■ What to produce ■
Reproduce the records from the start through the line containing "Result: 181ft", both ends included, with the requests kept word for word, and multiply every distance in the answers by 1.65, rounding to whole numbers with halves rounded up. Give only those lines.

################

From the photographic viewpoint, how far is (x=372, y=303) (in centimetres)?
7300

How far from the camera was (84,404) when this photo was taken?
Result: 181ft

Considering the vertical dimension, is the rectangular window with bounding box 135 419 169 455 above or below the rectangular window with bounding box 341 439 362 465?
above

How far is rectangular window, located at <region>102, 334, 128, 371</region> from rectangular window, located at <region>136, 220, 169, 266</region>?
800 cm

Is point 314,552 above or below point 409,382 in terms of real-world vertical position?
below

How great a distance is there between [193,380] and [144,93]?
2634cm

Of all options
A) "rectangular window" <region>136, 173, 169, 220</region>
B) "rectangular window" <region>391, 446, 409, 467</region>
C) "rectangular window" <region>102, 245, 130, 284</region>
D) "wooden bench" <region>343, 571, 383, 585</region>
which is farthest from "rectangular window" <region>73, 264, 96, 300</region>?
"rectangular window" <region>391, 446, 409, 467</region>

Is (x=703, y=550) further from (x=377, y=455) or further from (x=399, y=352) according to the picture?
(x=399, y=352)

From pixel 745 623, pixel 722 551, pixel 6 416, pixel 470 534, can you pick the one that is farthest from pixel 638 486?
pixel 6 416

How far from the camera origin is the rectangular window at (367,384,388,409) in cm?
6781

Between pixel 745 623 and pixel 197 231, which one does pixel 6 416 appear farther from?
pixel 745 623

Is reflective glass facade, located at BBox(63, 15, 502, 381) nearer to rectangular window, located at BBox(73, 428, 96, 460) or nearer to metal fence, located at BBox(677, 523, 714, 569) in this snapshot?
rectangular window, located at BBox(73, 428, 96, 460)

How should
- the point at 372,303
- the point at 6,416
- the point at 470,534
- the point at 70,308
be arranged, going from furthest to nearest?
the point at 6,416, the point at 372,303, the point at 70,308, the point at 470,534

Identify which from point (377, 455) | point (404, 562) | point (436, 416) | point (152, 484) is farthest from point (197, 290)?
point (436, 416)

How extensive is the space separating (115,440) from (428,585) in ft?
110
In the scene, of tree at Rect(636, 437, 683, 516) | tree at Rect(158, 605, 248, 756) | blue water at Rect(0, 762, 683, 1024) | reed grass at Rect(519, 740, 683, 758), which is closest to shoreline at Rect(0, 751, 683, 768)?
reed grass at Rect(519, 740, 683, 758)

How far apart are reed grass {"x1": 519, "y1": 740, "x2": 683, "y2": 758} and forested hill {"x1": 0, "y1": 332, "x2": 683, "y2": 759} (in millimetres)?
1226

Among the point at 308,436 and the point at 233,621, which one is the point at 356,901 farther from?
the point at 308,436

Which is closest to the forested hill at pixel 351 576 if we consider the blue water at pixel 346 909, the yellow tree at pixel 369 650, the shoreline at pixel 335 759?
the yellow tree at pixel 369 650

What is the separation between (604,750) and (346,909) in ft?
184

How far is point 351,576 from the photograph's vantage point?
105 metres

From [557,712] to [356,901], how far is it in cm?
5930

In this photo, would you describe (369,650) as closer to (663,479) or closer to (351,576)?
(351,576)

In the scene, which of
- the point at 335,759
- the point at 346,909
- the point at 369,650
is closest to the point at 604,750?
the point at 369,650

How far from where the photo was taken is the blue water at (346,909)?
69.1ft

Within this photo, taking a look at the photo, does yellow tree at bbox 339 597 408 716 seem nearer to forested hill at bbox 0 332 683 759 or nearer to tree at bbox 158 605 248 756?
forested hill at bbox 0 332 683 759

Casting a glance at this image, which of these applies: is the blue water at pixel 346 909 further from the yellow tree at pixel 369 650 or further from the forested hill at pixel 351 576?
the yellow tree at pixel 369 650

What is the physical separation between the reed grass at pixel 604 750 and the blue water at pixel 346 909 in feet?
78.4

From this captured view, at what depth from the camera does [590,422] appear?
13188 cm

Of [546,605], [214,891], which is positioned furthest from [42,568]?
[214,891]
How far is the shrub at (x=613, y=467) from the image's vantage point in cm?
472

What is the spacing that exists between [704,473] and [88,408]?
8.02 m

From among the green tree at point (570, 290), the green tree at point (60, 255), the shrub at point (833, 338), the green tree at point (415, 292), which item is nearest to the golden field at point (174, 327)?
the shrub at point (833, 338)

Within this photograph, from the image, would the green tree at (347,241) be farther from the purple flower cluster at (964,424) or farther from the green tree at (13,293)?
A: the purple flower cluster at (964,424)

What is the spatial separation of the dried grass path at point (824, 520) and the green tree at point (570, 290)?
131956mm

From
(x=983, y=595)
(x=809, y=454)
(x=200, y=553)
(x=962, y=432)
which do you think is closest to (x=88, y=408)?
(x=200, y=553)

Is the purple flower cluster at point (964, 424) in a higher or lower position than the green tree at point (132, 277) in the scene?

################

■ Response to the task ■
From the photographic viewpoint, how far is (x=372, y=303) (in centimetres)?
12045

How far from the camera was (84,404) when this photo was taken?
Result: 299ft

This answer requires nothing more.